Lean doesn’t work without commitment and dedication to a long-reaching goal. Because hospital staff changes frequently, organizations are constantly acclimating new people to the lean culture. “When CEOs and managers behave in this style, it reinforces that ‘this is the way we do things here,’” says Graban. “It has to be reinforced in a lot of ways that this is the new normal.”

Beth Israel’s hiring approach begins right from the first encounter, such as an online assessment, and Lee says that is what makes lean challenging. “How do we hire people with the mindset of those who are able to work in a lean environment?” she asks. “We have 2,000 new people come in every year. That means we have 2,000 opportunities to get it right or get it wrong.”

A Lean Future?

What is the future of lean? Graban points out that with any manufacturing process, change happens in fits and starts over the course of decades, not months.

An initial wave of interest spurs others to dabble in the process, says Graban, and of that group, some will embrace it and others will give up on it. When an organization has success, other groups will take a fresh look at the process and learn from the deeper understanding the other organizations gained from experience.

Lee doesn’t pretend that lean is simplistic or quick.

“We are 10 years in,” says Lee. “This work is hard, and initially there is a lot of resistance. It’s uncommon to find a hospital not doing something with lean now. Who is going to stay the course? And who will stay the course when the course gets tough? It takes daily perseverance.”

Lee says keeping an eye to the future and on the end goal helps staff persevere as the health care climate evolves and changes with time. “This takes a constancy of purpose,” says Lee. “You have to believe there is no option but to improve the current condition. If you don’t, you resort back to chaos.”

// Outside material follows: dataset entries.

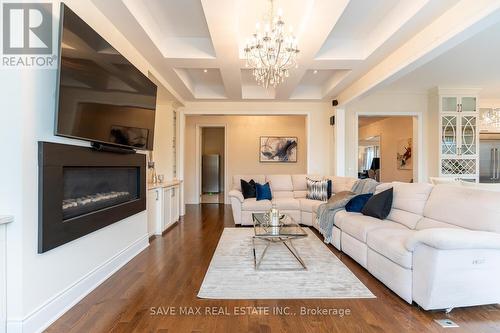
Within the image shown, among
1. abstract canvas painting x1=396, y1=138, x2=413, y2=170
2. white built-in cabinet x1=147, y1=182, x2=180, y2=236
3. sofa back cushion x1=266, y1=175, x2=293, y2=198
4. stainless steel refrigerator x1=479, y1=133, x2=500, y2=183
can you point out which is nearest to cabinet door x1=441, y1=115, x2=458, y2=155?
abstract canvas painting x1=396, y1=138, x2=413, y2=170

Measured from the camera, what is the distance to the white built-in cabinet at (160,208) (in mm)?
4113

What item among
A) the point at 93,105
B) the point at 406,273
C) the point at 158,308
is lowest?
the point at 158,308

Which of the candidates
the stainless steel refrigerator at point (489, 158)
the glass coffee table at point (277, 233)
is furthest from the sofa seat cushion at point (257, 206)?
the stainless steel refrigerator at point (489, 158)

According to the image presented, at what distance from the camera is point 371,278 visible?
272 cm

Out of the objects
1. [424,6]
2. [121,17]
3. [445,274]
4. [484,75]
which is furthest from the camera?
[484,75]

When lean practices become part of the new culture, Graban says the results are tangible and intangible. “I think the most exciting things are the moments when you see pride on the people in the health care field,” says Graban. “To see them get re-energized about the work they are doing and why they got into health care.”

Zaremba says the changes have made her unit tight. “It’s the teamwork approach,” she says. “We are responsible for each other, and we have the spirit of one team.”

And Toussaint says the measurable results are inevitable if you follow lean principles correctly. “If you do it right, three things will happen,” he explains. “Staff morale improves, quality of care process improves, and costs go down. People recognize that this is a way to fix the system.”

Julia Quinn-Szcesuil is a freelance writer based in Bolton, Massachusetts.